[Saved data entries]
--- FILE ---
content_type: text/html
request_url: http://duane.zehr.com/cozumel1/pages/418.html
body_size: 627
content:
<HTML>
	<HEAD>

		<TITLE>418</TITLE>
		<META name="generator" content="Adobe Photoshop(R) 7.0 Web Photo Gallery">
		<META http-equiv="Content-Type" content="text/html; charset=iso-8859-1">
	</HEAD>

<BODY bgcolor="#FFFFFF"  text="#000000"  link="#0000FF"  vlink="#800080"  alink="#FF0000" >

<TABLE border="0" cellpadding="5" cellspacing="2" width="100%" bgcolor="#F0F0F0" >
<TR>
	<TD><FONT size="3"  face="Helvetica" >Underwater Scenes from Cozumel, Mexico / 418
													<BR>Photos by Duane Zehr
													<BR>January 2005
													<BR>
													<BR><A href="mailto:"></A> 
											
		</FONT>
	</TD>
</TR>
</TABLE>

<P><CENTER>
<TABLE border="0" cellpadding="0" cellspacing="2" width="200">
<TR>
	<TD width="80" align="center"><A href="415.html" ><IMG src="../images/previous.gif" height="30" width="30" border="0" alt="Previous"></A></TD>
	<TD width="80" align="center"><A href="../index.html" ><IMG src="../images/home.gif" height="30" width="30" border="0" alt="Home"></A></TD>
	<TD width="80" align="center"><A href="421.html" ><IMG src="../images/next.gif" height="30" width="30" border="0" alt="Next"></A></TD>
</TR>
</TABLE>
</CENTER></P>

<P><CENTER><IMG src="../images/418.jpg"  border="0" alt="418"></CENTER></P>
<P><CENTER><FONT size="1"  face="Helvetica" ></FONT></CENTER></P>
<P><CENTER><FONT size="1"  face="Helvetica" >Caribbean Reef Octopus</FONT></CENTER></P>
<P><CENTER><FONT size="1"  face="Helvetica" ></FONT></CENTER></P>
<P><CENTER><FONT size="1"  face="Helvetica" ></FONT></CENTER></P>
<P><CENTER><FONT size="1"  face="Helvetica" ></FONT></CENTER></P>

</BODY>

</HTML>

§ **PROBLEM TO WORK ON**
Each line holding the word "bgcolor" must be pulled from the records.

§ **SOLUTION TO THIS EXERCISE**
<BODY bgcolor="#FFFFFF"  text="#000000"  link="#0000FF"  vlink="#800080"  alink="#FF0000" >
<TABLE border="0" cellpadding="5" cellspacing="2" width="100%" bgcolor="#F0F0F0" >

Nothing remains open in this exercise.